Je ne me fonde plus sur tes frailes plaisirs.
Tu m’as assez pipé, cherche qui te retire,
Et me laisse pleurer sans confort mon martire.
Voilà comment, madame, esloigné de vos yeux,
Sans plaisir, sans repos, malade et furieux,
Je crie et me dépite, accusant votre absanoe,
Et ne veux que l’espoir me promette allegeance ;
Car puis que ce trompeur tâche à me decevoir,
Je ne veux desormais pour tout bien recevoir
Que l’heureux souvenir des liesses passées,
Qui rendent mes douleurs assez recompensées,
Et qui me font constant mes travaux endurer,
Voulant jusqu’à la mort vostre serf demeurer.


ELEGIE IV


Vous qui tenez ma vie en vos yeux prisonniere,
Et qui de mon amour fustes l’ame premiere,
Oyez quelle est ma peine et quelle froide peur
Me remplit de glaçons la poitrine et le cœur ;
Ainsi vostre beauté, qui peut guarir ma playe,
Contre l’effort des ans tousjours demeure gaye.
Dès le soir que je fu prendre congé de vous
Et de vos yeux divins, si cruellement doux,
Pour retourner en France, helas ! dès l’heure mesme,
En vous abandonnant je devins froid et blesme,
Prevoyant le malheur qui devoit m’advenir,
Et ce qu’il me faudroit sans raison soustenir.

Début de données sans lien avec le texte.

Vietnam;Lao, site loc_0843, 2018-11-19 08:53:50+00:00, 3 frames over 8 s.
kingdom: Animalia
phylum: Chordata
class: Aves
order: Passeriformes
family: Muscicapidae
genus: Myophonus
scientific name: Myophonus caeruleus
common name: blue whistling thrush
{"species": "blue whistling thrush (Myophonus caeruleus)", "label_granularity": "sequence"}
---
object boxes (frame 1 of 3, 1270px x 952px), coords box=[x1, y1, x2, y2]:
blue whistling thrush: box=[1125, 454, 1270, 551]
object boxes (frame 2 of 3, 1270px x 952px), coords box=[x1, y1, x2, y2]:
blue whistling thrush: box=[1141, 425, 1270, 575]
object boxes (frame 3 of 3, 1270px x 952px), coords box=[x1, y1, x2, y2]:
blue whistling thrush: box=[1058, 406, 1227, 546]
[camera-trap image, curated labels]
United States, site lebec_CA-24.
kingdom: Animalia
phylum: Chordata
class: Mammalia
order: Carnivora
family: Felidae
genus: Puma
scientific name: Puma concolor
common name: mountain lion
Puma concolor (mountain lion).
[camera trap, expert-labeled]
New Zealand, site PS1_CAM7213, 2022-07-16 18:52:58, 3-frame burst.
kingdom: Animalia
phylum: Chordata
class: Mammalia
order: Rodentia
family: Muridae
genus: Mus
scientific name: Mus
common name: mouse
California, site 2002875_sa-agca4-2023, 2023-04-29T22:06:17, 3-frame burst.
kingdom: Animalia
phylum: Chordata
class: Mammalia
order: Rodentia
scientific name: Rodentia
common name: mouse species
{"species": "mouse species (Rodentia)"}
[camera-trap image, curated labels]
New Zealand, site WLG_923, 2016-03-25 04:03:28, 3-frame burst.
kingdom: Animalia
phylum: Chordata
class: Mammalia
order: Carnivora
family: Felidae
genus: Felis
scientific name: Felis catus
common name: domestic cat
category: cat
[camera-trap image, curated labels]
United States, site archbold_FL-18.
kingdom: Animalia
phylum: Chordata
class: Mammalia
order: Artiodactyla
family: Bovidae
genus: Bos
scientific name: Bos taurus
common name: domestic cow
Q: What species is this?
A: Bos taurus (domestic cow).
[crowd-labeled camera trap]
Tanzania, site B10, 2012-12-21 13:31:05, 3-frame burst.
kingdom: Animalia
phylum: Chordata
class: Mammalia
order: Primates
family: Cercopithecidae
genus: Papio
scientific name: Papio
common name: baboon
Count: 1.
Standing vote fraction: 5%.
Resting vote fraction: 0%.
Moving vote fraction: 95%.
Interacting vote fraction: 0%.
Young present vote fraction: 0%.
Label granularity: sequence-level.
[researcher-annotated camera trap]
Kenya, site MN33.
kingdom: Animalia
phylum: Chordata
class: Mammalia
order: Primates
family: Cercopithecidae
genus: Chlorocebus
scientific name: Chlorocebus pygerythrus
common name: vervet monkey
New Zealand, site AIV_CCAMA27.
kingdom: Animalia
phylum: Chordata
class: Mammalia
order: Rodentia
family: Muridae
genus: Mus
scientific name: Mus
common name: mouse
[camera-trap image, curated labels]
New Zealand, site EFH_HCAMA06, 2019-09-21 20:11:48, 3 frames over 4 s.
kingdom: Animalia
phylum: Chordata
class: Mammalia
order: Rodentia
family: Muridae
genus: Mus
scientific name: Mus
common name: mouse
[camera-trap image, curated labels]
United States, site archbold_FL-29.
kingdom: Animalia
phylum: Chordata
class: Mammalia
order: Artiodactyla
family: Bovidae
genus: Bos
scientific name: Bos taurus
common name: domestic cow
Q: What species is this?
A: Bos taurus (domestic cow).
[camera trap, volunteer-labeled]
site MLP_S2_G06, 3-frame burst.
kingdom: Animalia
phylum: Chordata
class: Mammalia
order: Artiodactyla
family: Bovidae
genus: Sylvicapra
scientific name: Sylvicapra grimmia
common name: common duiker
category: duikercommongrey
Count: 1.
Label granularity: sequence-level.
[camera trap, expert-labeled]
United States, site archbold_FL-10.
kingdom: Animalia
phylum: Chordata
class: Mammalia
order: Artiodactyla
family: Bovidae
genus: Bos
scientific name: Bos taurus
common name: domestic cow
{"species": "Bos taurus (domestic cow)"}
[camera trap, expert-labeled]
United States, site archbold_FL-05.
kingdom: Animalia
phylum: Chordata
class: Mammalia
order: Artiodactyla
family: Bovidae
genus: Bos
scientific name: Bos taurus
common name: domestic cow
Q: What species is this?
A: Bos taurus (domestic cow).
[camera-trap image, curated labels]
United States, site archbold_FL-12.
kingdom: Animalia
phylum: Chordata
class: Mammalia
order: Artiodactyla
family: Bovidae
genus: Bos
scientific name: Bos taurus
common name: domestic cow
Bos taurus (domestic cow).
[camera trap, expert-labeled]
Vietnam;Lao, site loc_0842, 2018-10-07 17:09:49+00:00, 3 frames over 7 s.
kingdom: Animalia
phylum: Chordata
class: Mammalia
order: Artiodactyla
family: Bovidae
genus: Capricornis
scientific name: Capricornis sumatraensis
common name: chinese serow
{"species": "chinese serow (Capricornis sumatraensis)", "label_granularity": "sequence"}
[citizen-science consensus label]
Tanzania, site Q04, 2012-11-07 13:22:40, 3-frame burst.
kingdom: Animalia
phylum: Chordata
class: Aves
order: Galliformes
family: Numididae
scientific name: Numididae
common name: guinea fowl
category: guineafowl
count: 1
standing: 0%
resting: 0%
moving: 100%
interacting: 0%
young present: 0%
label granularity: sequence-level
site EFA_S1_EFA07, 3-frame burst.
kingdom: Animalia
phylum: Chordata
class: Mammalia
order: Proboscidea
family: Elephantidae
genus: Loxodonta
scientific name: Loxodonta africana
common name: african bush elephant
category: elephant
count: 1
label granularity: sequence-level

Je jugeoy qu’un amour si comblé de liesse
N’estoit pour demeurer tousjours franc de tristesse ;
J’apprehendoy le change, et que le cours du tans
Fist voir qu’il est vainqueur des desseins plus constans;
Je redoutoy l’absence aux amans si contraire ;
Loin des yeux, loin du cœur, c’est la regle ordinaire.
Mais surtout je craignoy la couverte poison
De ceux qui sont jaloux de ma chere prison,
Qui m’en portent envie et qui se font accroire
Que vostre affection m’eleve à quelque gloire.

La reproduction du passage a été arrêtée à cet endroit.